The problem with this is that it effectively reserves *every* name containing
an underscore (since the user has no clue as to what might become a
'prefix' in the future). Besides, Joe User shouldn't have to know that the
pass that happens to process an identifier was called 'cpp' in the twilight
ages of computing. With all this talk of #if sizeof(...), CPP might well have
to disappear as a separate entity.
(Also, one would hope that the naming convention would be useful and used
on non-unix systems too)

There actually seem to be two problems here. Both involve conflicts between
user's identifiers and internally-generated identifiers. I suspect that the
distinction between the problems stems from whether the identifier occurs
in the original source code or not.

For example, the problems with C or Pascal operators implemented as function
calls is easily solved: User's external symbols all have an underscore
prepended, the builtin operators don't. Thus a user function can never
conflict with built-in functions (like 'in', which bacomes 'lp_in', as
suggested above).

On the other hand, symbols like 'unix' or '_flsbuf', which (eventually) appear
in the source code cannot benifit from this solution. They require a naming
convention. The simplest convention is "Any identifier containing an
underscore may become reserved in the future". This is unacceptable, since
it leaves no 'break character' for users' identifiers. Another simple rule
is "Any identifier ending with an underscore ...", but this gets clipped by
the loss of trailing characters in various compilers and linkers.
"Any identifers beginning with underscore ..." only uses a small fraction
of the available identifers and is easy to describe.

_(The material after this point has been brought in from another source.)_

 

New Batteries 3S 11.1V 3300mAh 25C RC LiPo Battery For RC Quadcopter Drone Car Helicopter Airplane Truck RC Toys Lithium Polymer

                           Kevin Martin, U. of Waterloo

rcd@opus.UUCP (07/27/84)

From earlier postings - granted, underscores don't solve the problem.  They
allow only one distinction, which is to say they divide the universe of
identifiers into two classes, and that's not enough.

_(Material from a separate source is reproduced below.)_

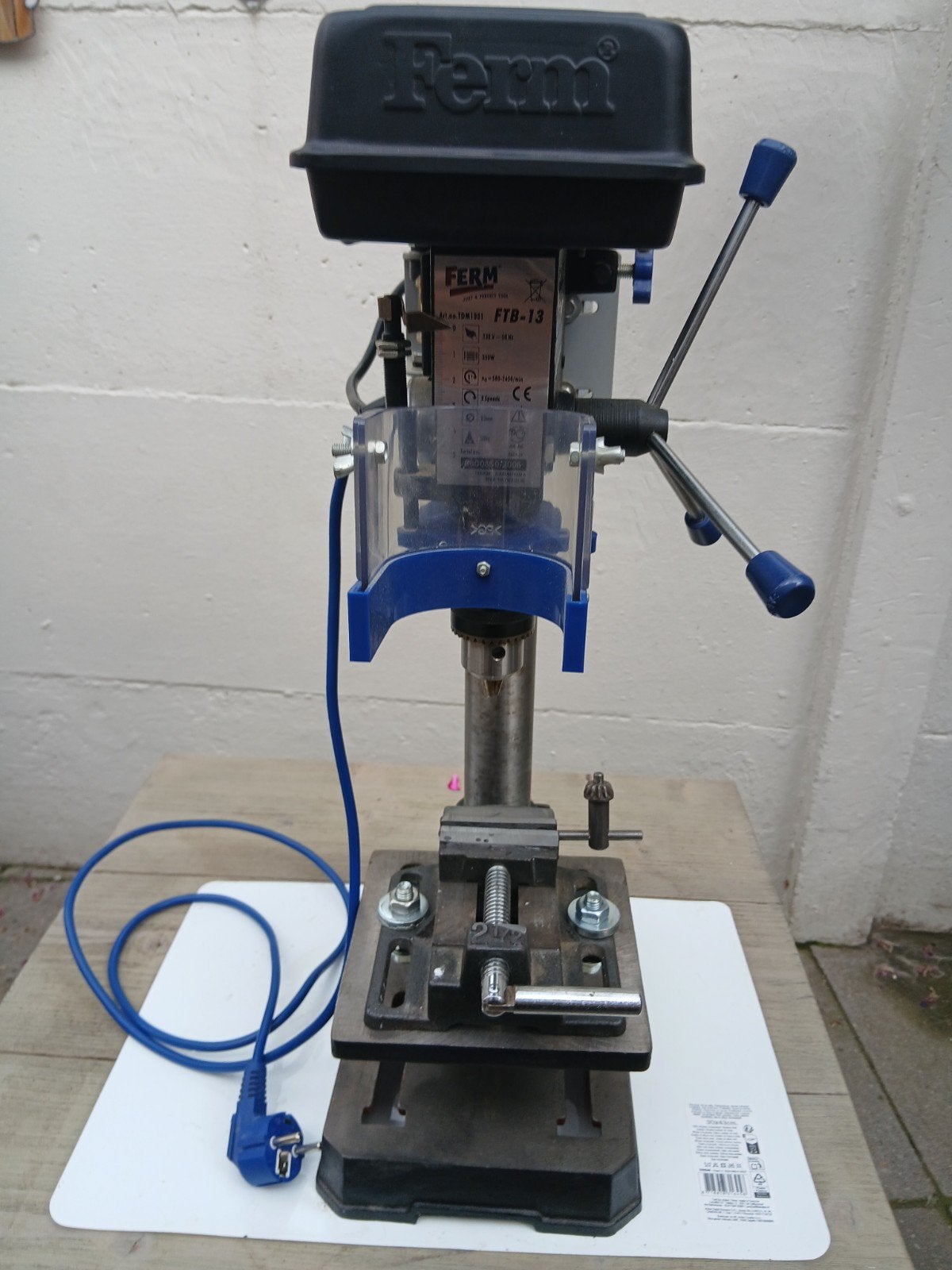 Gereedschap tafelboormachine, Ophalen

I think a better solution to the problem lies along the lines of grouping
identifiers into (named) scopes.  Simula has this in a sense in the rules
for classes.  More recently, Modula provides mechanisms which allow/require
explicit declarations to get identifiers into a particular piece of code,
either without qualification or only when a specific qualifier is given.
(I'm intentionally being fuzzy; I don't want to discuss the whole business
here.  The general idea is sufficient.)  To show how this might work:  If
you know that the identifiers which are supplied by the compiler are part
of a particular set of names, you explicitly state that those names are
to be made accessible when you need them in a module.  This doesn't
completely solve the problem (since there are still possibilities for
overlap in the name space of the containers of identifiers), but it goes a
long way.
-- 
Dick Dunn	{hao,ucbvax,allegra}!nbires!rcd		(303)444-5710 x3086
	...A friend of the devil is a friend of mine.